**The request:** Extract every line of the material below and reproduce it faithfully.

[Excerpts of spatial question data]
>>>
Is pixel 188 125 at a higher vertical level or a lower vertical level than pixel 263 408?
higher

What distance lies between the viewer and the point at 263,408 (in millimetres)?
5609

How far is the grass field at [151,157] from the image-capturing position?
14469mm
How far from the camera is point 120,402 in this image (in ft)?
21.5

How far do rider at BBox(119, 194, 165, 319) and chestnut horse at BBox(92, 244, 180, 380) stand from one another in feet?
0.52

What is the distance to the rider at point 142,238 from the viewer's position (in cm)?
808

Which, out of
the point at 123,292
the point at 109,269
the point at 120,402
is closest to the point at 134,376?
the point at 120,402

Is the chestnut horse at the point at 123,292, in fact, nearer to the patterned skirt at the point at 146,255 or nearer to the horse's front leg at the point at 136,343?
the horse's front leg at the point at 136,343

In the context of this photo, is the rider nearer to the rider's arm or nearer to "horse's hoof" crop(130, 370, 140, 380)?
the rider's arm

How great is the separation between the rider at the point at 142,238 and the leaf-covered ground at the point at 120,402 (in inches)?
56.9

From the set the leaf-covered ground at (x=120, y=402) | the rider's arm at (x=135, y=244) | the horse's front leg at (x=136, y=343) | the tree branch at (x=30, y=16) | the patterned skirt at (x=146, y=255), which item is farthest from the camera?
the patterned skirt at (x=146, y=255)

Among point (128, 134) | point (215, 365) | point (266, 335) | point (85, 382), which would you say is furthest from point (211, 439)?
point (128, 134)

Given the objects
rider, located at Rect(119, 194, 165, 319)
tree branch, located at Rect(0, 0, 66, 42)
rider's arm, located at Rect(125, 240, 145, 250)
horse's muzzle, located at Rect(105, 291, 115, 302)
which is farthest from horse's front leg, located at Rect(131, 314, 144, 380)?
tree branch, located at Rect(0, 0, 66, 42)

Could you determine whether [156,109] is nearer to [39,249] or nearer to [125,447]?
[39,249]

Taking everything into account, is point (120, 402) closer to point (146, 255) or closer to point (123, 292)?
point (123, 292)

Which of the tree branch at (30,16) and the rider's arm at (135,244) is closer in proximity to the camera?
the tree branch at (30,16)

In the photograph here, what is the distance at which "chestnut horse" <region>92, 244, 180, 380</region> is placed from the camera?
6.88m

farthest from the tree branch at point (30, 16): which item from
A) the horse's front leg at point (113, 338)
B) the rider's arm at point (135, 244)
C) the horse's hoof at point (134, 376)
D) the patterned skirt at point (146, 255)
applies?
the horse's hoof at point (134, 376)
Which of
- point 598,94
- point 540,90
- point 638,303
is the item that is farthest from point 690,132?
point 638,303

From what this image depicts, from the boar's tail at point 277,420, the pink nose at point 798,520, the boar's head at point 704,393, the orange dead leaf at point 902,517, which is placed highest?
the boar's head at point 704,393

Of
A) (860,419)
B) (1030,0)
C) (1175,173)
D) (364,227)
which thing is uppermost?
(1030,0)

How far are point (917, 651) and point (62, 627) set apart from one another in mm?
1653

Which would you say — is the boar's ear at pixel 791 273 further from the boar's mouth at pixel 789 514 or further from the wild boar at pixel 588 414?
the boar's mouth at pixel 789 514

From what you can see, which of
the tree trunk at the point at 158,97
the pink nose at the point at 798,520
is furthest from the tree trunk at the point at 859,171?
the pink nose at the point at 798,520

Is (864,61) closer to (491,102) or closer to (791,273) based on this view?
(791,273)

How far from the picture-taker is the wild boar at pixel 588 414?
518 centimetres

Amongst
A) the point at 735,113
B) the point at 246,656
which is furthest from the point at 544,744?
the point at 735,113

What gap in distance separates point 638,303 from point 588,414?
<<<
**Finished exercise:**
Is pixel 188 125 at a higher vertical level or a lower vertical level than pixel 263 408?
higher

What distance lies between the viewer and the point at 263,408 (in millimetres)?
5609

How far is the grass field at [151,157] from the image-capturing position?
14469mm
How far from the camera is point 120,402 in this image (in ft)?
21.5

How far do rider at BBox(119, 194, 165, 319) and chestnut horse at BBox(92, 244, 180, 380) stand from one another in feet?
0.52

What is the distance to the rider at point 142,238 from the viewer's position (in cm)?
808

Which, out of
the point at 123,292
the point at 109,269
the point at 120,402
is closest to the point at 134,376?
the point at 120,402

Is the chestnut horse at the point at 123,292, in fact, nearer to the patterned skirt at the point at 146,255 or nearer to the horse's front leg at the point at 136,343?
the horse's front leg at the point at 136,343

In the context of this photo, is the rider nearer to the rider's arm or nearer to "horse's hoof" crop(130, 370, 140, 380)?
the rider's arm

How great is the separation between the rider at the point at 142,238 and the leaf-covered ground at the point at 120,402 (in inches)?
56.9

From the set the leaf-covered ground at (x=120, y=402) | the rider's arm at (x=135, y=244) | the horse's front leg at (x=136, y=343) | the tree branch at (x=30, y=16) | the patterned skirt at (x=146, y=255), which item is farthest from the camera?
the patterned skirt at (x=146, y=255)

Among point (128, 134) | point (215, 365) | point (266, 335) | point (85, 382), which would you say is furthest from point (211, 439)?
point (128, 134)

Given the objects
rider, located at Rect(119, 194, 165, 319)
tree branch, located at Rect(0, 0, 66, 42)
rider's arm, located at Rect(125, 240, 145, 250)
horse's muzzle, located at Rect(105, 291, 115, 302)
which is farthest from horse's front leg, located at Rect(131, 314, 144, 380)?
tree branch, located at Rect(0, 0, 66, 42)

Could you determine whether [156,109] is nearer to [39,249] or nearer to [125,447]?
[39,249]

Taking everything into account, is point (120, 402) closer to point (146, 255) or closer to point (123, 292)?
point (123, 292)

Which of the tree branch at (30,16) and the rider's arm at (135,244) is closer in proximity to the camera?
the tree branch at (30,16)

In the photograph here, what is the distance at which "chestnut horse" <region>92, 244, 180, 380</region> is placed from the camera?
6.88m

farthest from the tree branch at point (30, 16): which item from
A) the horse's front leg at point (113, 338)
B) the rider's arm at point (135, 244)
C) the horse's hoof at point (134, 376)
D) the patterned skirt at point (146, 255)
applies?
the horse's hoof at point (134, 376)
Which of
- point 598,94
- point 540,90
- point 638,303
is the item that is farthest from point 690,132?
point 638,303

From what this image depicts, from the boar's tail at point 277,420, the pink nose at point 798,520, the boar's head at point 704,393, the orange dead leaf at point 902,517, which is placed highest?
the boar's head at point 704,393

Of
A) (860,419)
B) (1030,0)
C) (1175,173)
D) (364,227)
which thing is uppermost?
(1030,0)

How far are point (917, 651) and point (62, 627) set apart from one another in mm?
1653

Which would you say — is the boar's ear at pixel 791 273 further from the boar's mouth at pixel 789 514 or further from the wild boar at pixel 588 414?
the boar's mouth at pixel 789 514

From what you can see, which of
the tree trunk at the point at 158,97
the pink nose at the point at 798,520
is furthest from the tree trunk at the point at 859,171?
the pink nose at the point at 798,520

Is (864,61) closer to (491,102) or closer to (791,273) based on this view?
(791,273)

How far from the picture-taker is the wild boar at pixel 588 414?
518 centimetres

Amongst
A) the point at 735,113
B) the point at 246,656
which is furthest from the point at 544,744?
the point at 735,113

What gap in distance separates point 638,303 from point 588,414?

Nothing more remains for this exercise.